### Task details
Scan the data below and state the number of lines that include the word "annotators", adding no comment.

Saved data entries:

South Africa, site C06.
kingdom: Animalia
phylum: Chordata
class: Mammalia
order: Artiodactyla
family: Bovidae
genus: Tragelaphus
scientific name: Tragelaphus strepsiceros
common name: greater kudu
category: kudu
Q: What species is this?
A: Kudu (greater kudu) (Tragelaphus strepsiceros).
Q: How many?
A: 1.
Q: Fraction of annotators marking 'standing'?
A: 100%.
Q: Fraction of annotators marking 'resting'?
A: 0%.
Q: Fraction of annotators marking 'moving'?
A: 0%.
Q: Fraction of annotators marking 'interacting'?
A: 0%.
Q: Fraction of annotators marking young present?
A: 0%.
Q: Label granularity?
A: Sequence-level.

...

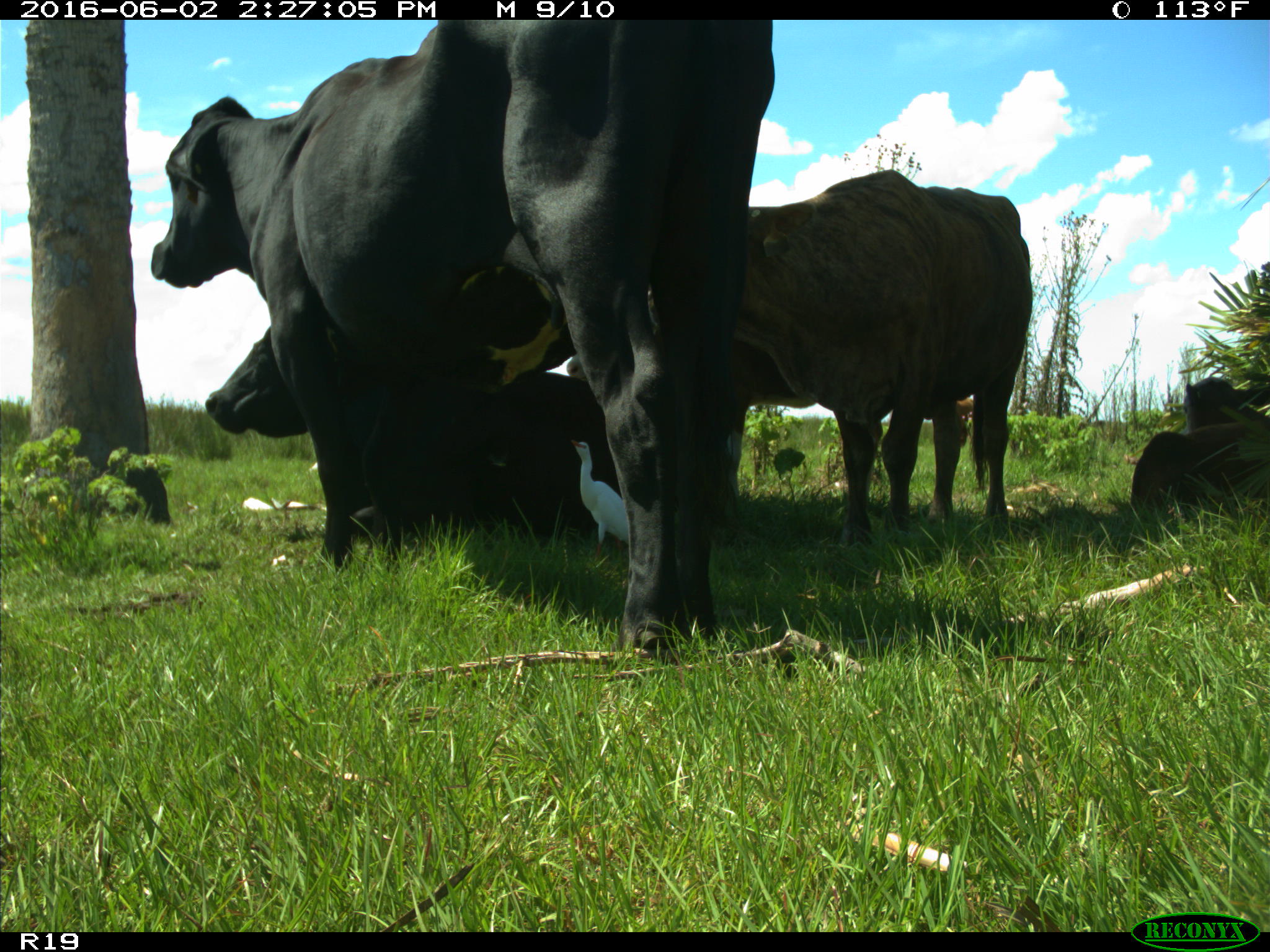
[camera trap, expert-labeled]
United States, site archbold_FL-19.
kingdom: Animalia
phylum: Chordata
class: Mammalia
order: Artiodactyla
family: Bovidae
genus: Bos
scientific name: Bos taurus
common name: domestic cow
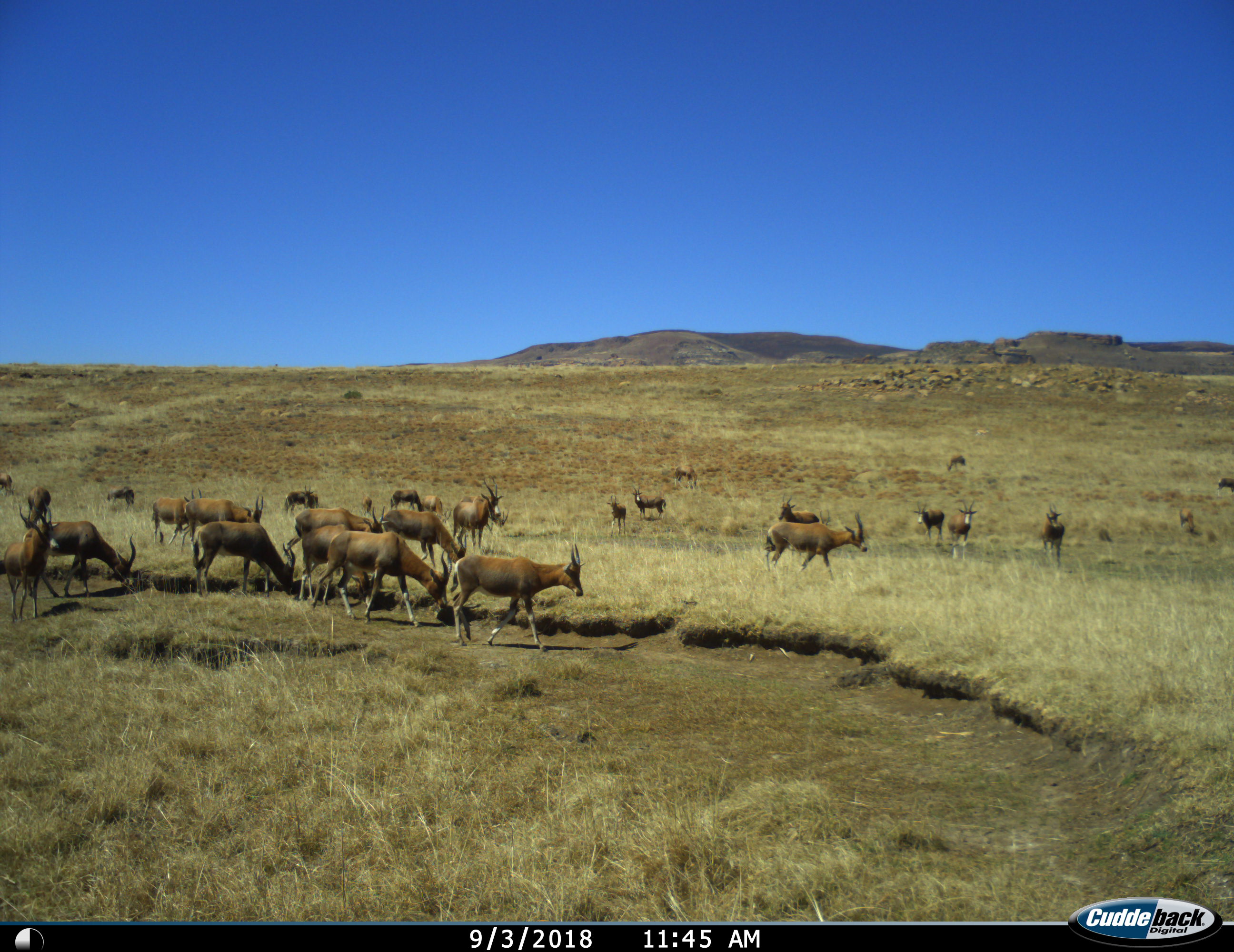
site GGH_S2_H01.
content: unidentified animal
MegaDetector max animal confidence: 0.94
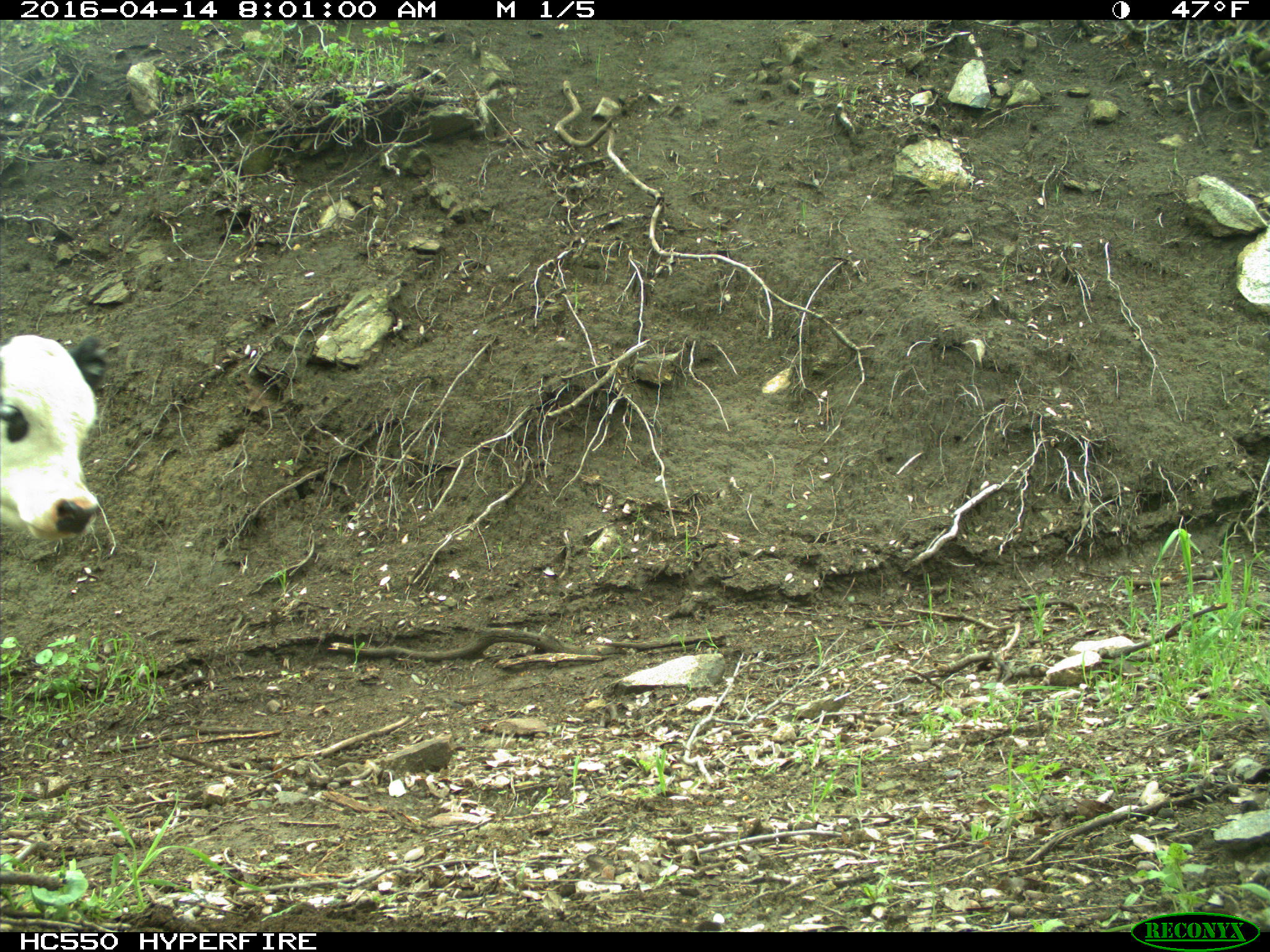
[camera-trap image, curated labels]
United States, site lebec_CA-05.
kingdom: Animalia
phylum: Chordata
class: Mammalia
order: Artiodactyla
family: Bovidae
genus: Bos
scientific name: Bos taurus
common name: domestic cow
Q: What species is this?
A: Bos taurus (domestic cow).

### Answer to the problem
5